→ What the exercise asks
Would you transcribe the listing that follows, character for character, and omit its images?

→ Data listing

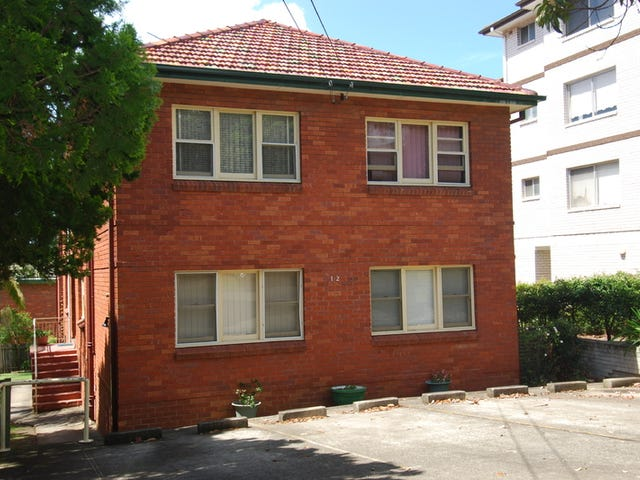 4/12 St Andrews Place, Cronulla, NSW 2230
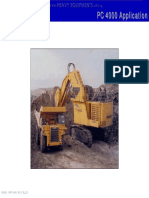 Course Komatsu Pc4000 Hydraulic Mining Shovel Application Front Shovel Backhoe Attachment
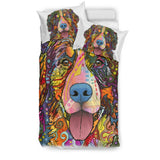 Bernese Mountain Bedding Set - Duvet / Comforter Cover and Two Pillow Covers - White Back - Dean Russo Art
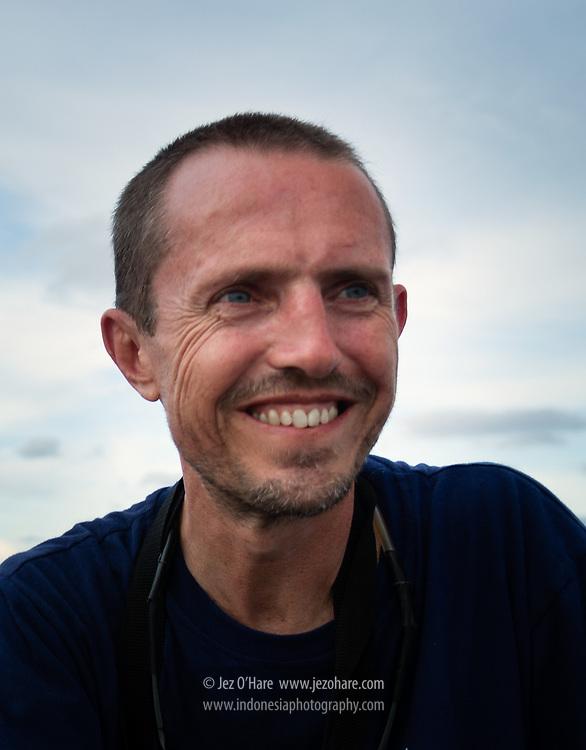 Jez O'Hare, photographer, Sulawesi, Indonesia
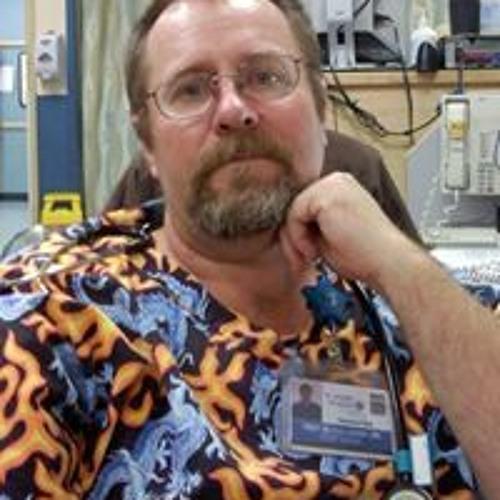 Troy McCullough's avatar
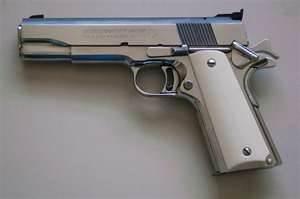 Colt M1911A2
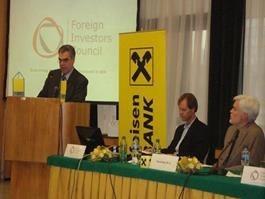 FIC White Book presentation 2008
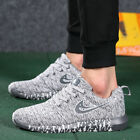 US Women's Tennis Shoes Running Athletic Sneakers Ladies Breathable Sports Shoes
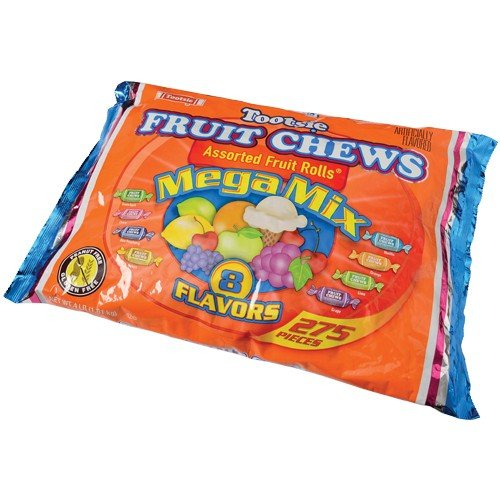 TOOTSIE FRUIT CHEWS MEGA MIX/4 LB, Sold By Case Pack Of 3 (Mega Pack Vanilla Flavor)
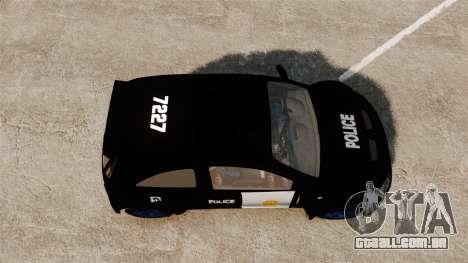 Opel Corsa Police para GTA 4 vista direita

→ Exercise solution
 4/12 St Andrews Place, Cronulla, NSW 2230
 Course Komatsu Pc4000 Hydraulic Mining Shovel Application Front Shovel Backhoe Attachment
 Bernese Mountain Bedding Set - Duvet / Comforter Cover and Two Pillow Covers - White Back - Dean Russo Art
 Jez O'Hare, photographer, Sulawesi, Indonesia
 Troy McCullough's avatar
 Colt M1911A2
 FIC White Book presentation 2008
 US Women's Tennis Shoes Running Athletic Sneakers Ladies Breathable Sports Shoes
 TOOTSIE FRUIT CHEWS MEGA MIX/4 LB, Sold By Case Pack Of 3 (Mega Pack Vanilla Flavor)
 Opel Corsa Police para GTA 4 vista direita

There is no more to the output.